■ DOCUMENT EXCERPT
::::::::
# my bday cake :-/



## dr.jaimie (Mar 23, 2004)

well my bf's mom makes cakes and so she made me a cake for the big day. since the bf is sick i had no one to sing to me or eat it with me  i sang to myself and had a slice woohoo what a day!


----------



## revakb2 (Sep 8, 2006)

Oh, I'm so sorry BF was sick, but from Bogie and me









PS: Your cake is really cute


----------



## maggieh (Dec 16, 2007)

What an awesome cake! I'm sorry the bf is sick but hope you enjoyed your birthday, you young whipper snapper!


----------



## Snowball Pie's Mommi (Oct 16, 2008)

QUOTE (Dr.Jaimie @ Feb 7 2009, 07:42 PM) index.php?act=findpost&pid=721508


> well my bf's mom makes cakes and so she made me a cake for the big day. since the bf is sick i had no one to sing to me or eat it with me  i sang to myself and had a slice woohoo what a day![/B]


I'm sorry your BF is/was sick for your birthday, Jaimie. 

You cake is very cute. And, that was nice of your BF's mom to bake a cake for you. 

At least you were able to sing and enjoy some cake ... despite it all.

Now, what is this over the hill at 30 all about? LOL Believe me, it's all relative.  

You're young and not over the hill at all! :chili: :chili: :chili: 

HAPPY BIRTHDAY JAIMIE!!! :celebrate - fireworks: :Flowers 2:


----------



## mimi2 (Mar 29, 2005)

Aww! I'm sorry you're celebrating alone...well without humans that is....but that cake is so fun! Happy Birthday Jaimie! 


:celebrate - fireworks:


----------



## Ladysmom (Oct 19, 2004)

What a wonderful cake!


----------



## jodublin (Sep 27, 2006)

my daughter michelle is 30 next month ...dont let her see that cake please ,,jo


----------



## Missy&Maggie (Jun 17, 2007)
::::::::
■ SUPPLIED INFORMATION
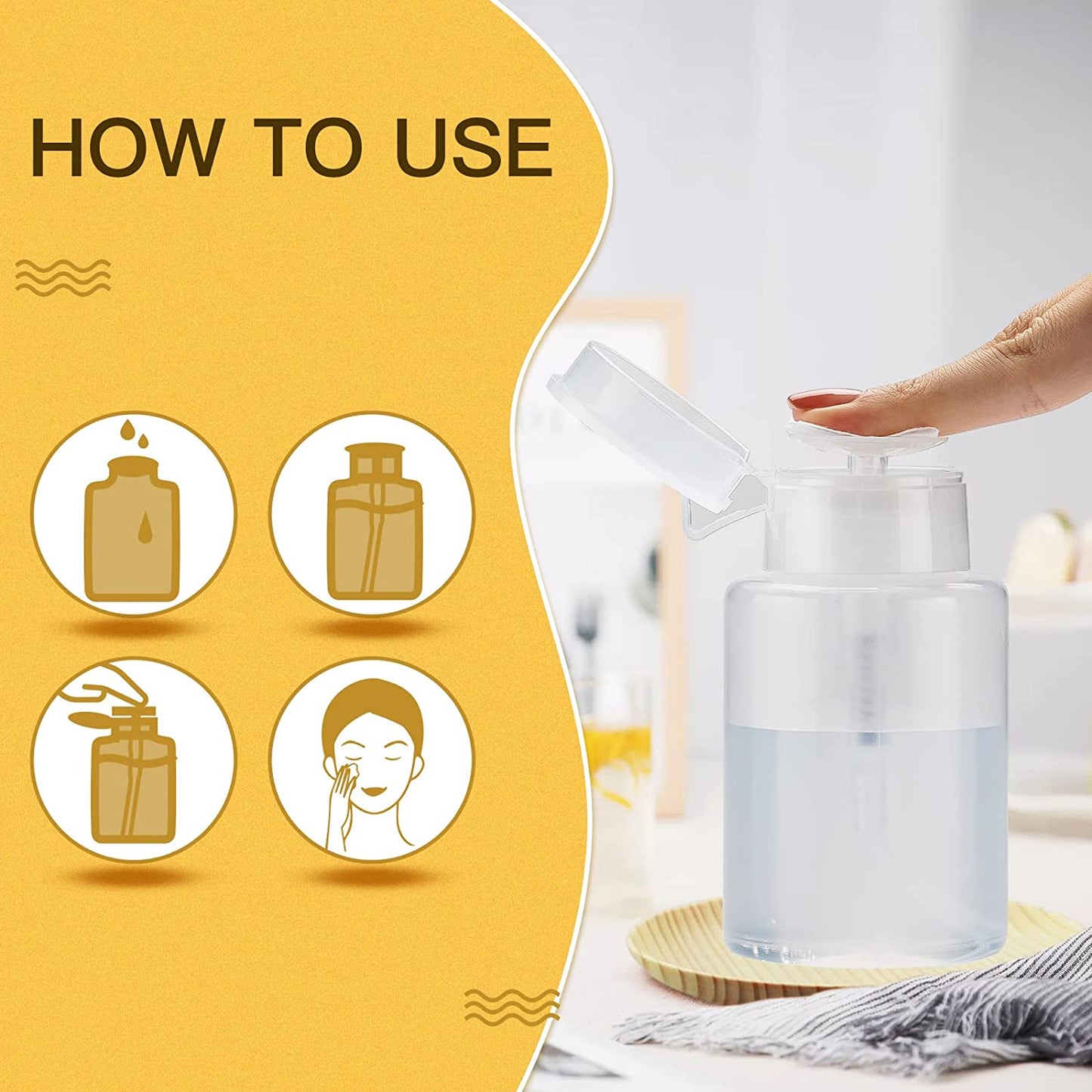 HOW TO USE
::::::::
■ REQUIRED WORK
(1) Please write out the stretch of the birthday cake thread from "Aww! I'm sorry" through "a wonderful cake!".
(2) In the birthday cake thread, who made the cake?
(3) Carry on the birthday cake thread from the point where its text ends.
The lines placed after the thread are separate material and unrelated to it.

■ EXPECTED OUTPUTS
(1)
Aww! I'm sorry you're celebrating alone...well without humans that is....but that cake is so fun! Happy Birthday Jaimie! 


:celebrate - fireworks:


----------



## Ladysmom (Oct 19, 2004)

What a wonderful cake!

(2) dr.jaimie's boyfriend's mom, who makes cakes.

(3)
That is a great cake!!! :yes: I'm sorry you boyfriend is sick and you had to celebrate alone!!! :grouphug: [attachment=48063:Birthday.gif]


----------



## sassy's mommy (Aug 29, 2005)

Cute cake Jaimie, I am sorry Joe is still under the weather. Have a Happy Birthday!


----------



## SicilianRose (Jun 8, 2008)

Happy Birthday Jaimie!!! I am so sorry that your BF is sick today. The cake that his mother made you is adorable!! She did a great job.


----------



## CeeCee's Mom (Sep 14, 2006)

I want to know one thing Jaimie........do your eyeballs stick out like that when you examine your animals at work???? Hee, hee, hee!!!! That is such an inovative cake, never seen one like that. I love it but you are not over the hill by any means!!!

Sorry the BF was under the weather but the cake was a nice surprise I am sure. So glad you had a nice birthday!!!


----------



## aggiemom99 (Dec 3, 2007)

What a special awesome cake. Your bf mother must really love you as a lot of thought was put into that cake. Hope it was a great day anyways. Especially love the eyes and uh Erm rear end. LOL


----------



## njdrake (Apr 23, 2007)

That's a really cute cake!
Happy Birthday!!


----------



## Cosy (Feb 9, 2006)

Happy birthday, Jaimie and enjoy your cake. You can have it and eat it too! It's hilarious!


----------



## Gracie's Mommy (Feb 14, 2008)

OK, so I'm singing and getting strange looks:

* Happy Birthday To You,
Happy Birthday To You,
Happy Birthday Dr. Jaimie,
Happy Birthday To You! *

Enjoy, enjoy, enjoy!

arty: arty: arty: arty: arty: arty: arty: arty: arty: arty:


----------



## Dixie's Mama (Mar 19, 2008)

Happy Birthday, Dr. Jaimie. I'm sorry your bf is sick. That's a really cute cake and she went to a lot of trouble to make it, I'm sure. Was it creepy cutting into yourself? Didn't your fluffy babies sing for you? On the positive side.. 30 is not old.


----------



## bbry (Feb 17, 2007)

Happy Birthday to You, Jaimie.

Get Well Soon, Joe.


----------



## susie and sadie (Jun 22, 2005)

That cake is so cute! Happy Birthday! artytime: 

I hope your BF feels better soon. :grouphug:


----------



## luvmyfurbaby (Feb 11, 2007)

Sorry you had to spend it by yourself. Hey that vet looks like it has a plummers crack! :w00t: It was nice of her to bake you the cake!


----------



## KAG (Jun 1, 2006)

I'm sure you'll have the best birthday as of. The back of the cake is hysterical. I hope that's not supposed to be you, Jaimie! May I eat the chocolate doggie? 
xoxoxo


----------



## The A Team (Dec 1, 2005)

Sorry to hear the bf is under the weather. Hey, my daughter is turning 32 next month!!!! :brownbag: 

Now you're making me feel old......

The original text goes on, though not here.